Favyen Bastani, Sam Madden. SIGMOD 2022.
Links: [PDF] [Code] [Dataset] [Talk]
Summary: Recent work in video query optimization has focused on building systems (e.g., Miris, BlazeIt, TASTI) that employ query-specific processing, such as training and applying per-query proxy models, to minimize query execution cost. These systems generally focus on optimizing object position or track queries that reason about the objects that appear in the video, e.g., find frames containing at least three buses.
However, video query optimizers are difficult to deploy in practice because they require queries to be re-developed in an entirely new framework. Additionally, specialized per-query processing means that limited work can be shared across queries, making these systems slow for executing many queries over the same video dataset.
In OTIF, we explore the alternative approach of tuning machine learning pipelines to efficiently compute object detection and tracking outputs that generalize across many queries. We find that, by jointly tuning object detection and tracking components, we can extract the positions and tracks of all objects in a video as fast as state-of-the-art video query optimizers can answer a single object position or track query. Once tracks are computed, several such queries can be answered in less than a second; indeed, when executing five queries on the same video dataset, OTIF is 23x faster than Miris, 6x faster than BlazeIt, and 9x faster than TASTI. Furthermore, OTIF avoids the development complexity associated with video query optimizers: users can first extract tracks with OTIF, and then reuse their existing infrastructure to answer queries about those tracks.
Abstract: Performing analytics tasks over large-scale video datasets is increasingly common in a wide range of applications, from traffic planning to sports analytics. These tasks generally involve object detection and tracking operations that require pre-processing the video through expensive machine learning models. To address this cost, several video query optimizers have recently been proposed. Broadly, these methods trade large reductions in pre-processing cost for increases in query execution cost: during query execution, they apply query-specific machine learning operations over portions of the video dataset. Although video query optimizers reduce the overall cost of executing a single query over large video datasets compared to naive object tracking methods, executing several queries over the same video remains cost-prohibitive; moreover, the high per-query latency makes these systems unsuitable for exploratory analytics where fast response times are crucial.
In this paper, we present OTIF, a video pre-processor that efficiently extracts all object tracks from large-scale video datasets. By integrating several optimizations under a joint parameter tuning framework, OTIF is able to extract all object tracks from video as fast as existing video query optimizers can execute just one single query. In contrast to the outputs of video query optimizers, OTIF's outputs are general-purpose object tracks that can be used to execute many queries with sub-second latencies.
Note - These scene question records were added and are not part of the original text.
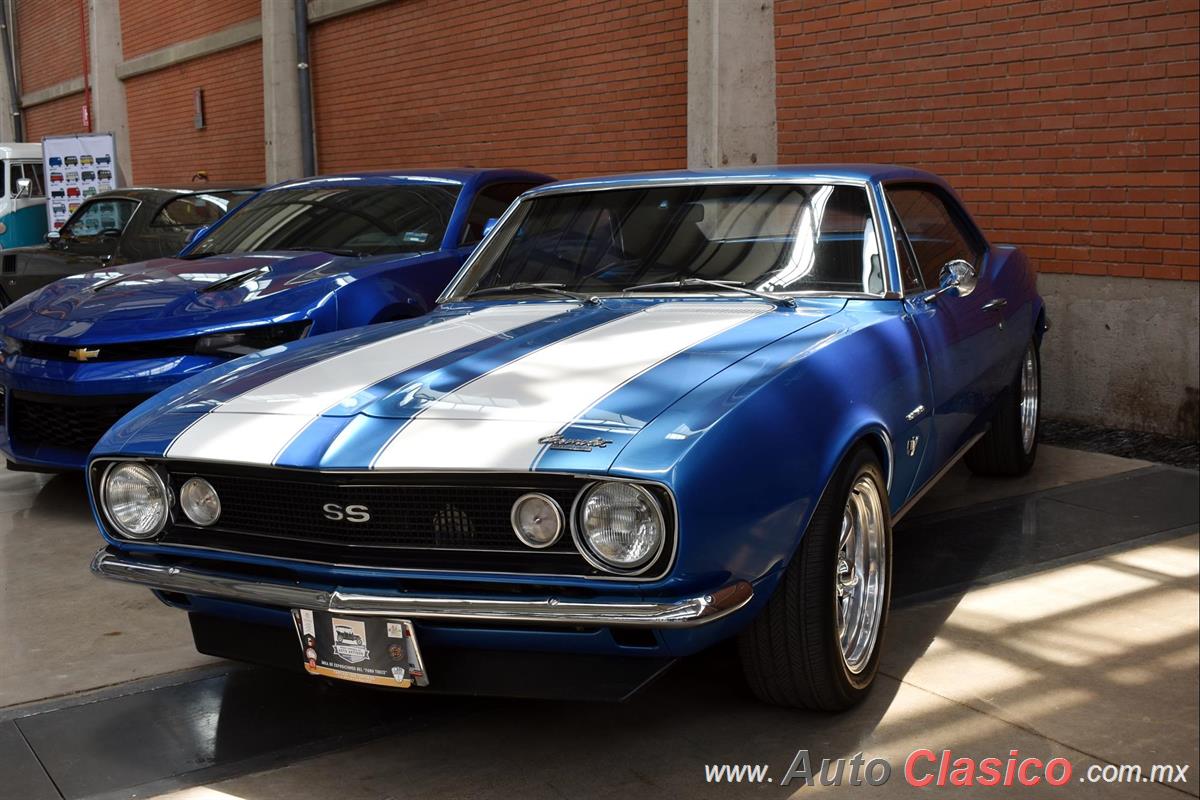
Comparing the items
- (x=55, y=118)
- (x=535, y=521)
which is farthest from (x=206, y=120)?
(x=535, y=521)

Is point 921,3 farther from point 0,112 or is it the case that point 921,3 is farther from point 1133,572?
point 0,112

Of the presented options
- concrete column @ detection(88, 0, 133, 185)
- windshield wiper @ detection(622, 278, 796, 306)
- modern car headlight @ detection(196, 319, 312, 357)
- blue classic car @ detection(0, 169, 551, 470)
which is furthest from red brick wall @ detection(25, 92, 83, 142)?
windshield wiper @ detection(622, 278, 796, 306)

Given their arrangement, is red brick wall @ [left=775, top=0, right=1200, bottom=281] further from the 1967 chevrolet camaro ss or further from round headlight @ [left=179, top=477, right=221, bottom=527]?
round headlight @ [left=179, top=477, right=221, bottom=527]

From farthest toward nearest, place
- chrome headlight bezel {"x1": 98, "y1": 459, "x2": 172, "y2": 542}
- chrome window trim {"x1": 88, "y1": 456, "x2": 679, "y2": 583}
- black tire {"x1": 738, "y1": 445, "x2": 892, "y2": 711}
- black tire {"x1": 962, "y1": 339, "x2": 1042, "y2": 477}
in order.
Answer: black tire {"x1": 962, "y1": 339, "x2": 1042, "y2": 477}, chrome headlight bezel {"x1": 98, "y1": 459, "x2": 172, "y2": 542}, black tire {"x1": 738, "y1": 445, "x2": 892, "y2": 711}, chrome window trim {"x1": 88, "y1": 456, "x2": 679, "y2": 583}

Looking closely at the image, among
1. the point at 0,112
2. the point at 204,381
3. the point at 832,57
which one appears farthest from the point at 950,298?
the point at 0,112

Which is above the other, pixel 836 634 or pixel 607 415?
pixel 607 415

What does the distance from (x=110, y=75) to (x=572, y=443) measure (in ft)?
65.1

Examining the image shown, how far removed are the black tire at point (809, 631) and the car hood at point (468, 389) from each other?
417mm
We compare OTIF against three recent video query optimizers, as well as several general-purpose object detection and tracking techniques, and find that, across multiple datasets, OTIF provides a 6x to 25x average reduction in the overall cost to execute five queries over the same video.
Technical Overview:
We develop an object detection and tracking architecture that exposes several (five) parameters that can be tuned to provide a good tradeoff between speed and accuracy for a given dataset. These parameters control different aspects of the three components of OTIF's execution pipeline: (1) in the object tracker, we control the rate of frames that we process; (2) in the object detector, we control the detector's input resolution and confidence threshold; and (3) in the segmentation proxy model, we control the proxy model's input resolution and confidence threshold. The segmentation proxy model is a fast model that inputs video at a very low resolution to minimize the number of pixels that have to be processed through the slower object detector (see the paper for details).
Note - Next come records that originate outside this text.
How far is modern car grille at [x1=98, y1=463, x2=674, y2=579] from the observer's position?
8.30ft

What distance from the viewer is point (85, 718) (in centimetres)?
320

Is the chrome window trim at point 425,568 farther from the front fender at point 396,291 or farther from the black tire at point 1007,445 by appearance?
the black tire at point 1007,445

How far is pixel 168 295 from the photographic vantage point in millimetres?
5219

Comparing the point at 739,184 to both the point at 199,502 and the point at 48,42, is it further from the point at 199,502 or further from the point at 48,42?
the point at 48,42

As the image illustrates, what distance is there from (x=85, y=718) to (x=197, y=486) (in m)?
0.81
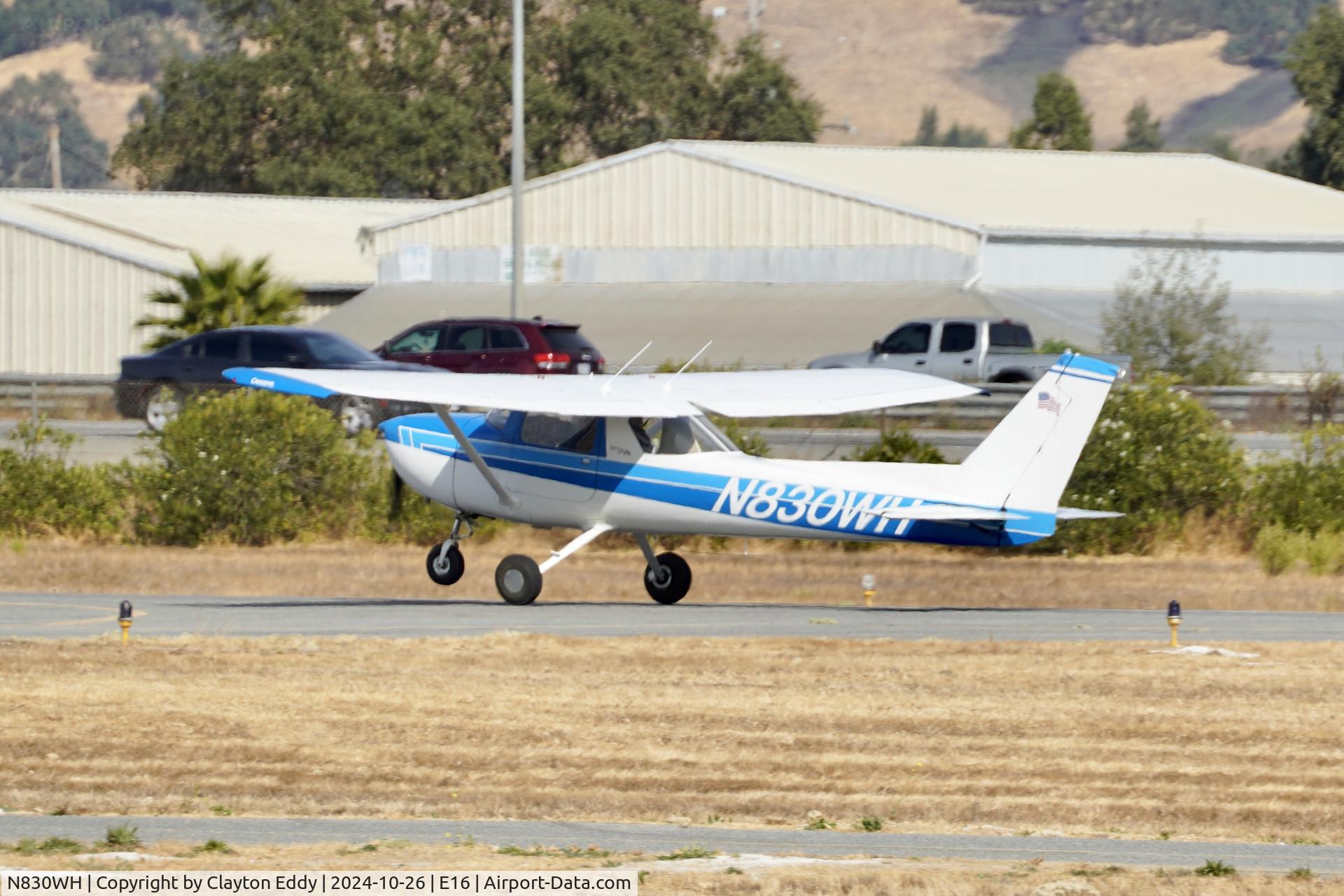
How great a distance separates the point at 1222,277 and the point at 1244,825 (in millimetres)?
37749

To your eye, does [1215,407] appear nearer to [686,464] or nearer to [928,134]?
[686,464]

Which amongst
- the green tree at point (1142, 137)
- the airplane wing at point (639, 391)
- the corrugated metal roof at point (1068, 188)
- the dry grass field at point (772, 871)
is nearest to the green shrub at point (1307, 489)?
the airplane wing at point (639, 391)

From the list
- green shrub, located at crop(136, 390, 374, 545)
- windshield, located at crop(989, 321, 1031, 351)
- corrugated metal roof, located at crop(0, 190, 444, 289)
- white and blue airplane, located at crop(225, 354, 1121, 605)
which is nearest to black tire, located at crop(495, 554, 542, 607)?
white and blue airplane, located at crop(225, 354, 1121, 605)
We then use a sampling-based approach to tune the parameters in the architecture for a particular video dataset. First, sixty one-minute clips of video are uniformly sampled to build each of the training and validation sets. Various models, including the object tracker and the segmentation proxy model, are trained on the training set. Then, we greedily update parameters starting from the slowest possible parameter configuration to obtain a speed-accuracy curve (hopefully close to the Pareto-optimal curve), where every point corresponds to one parameter configuration. Finally, we present this curve to the user, who can then pick parameters to use for processing the rest of the dataset.
In prior work, object detection and tracking are considered slow operations whose performance issues can only be mitigated for certain types of queries through query-specific video processing. In contrast, we find that Object Tracking Is Fast, and that leveraging a wide range of optimizations brings tracker performance close to video decoding speed. Our results suggest that current video query optimizers face significant challenges in competing with fast object trackers, and that further improving the speed-accuracy tradeoff of object tracking and other computer vision tasks is likely a more promising future direction.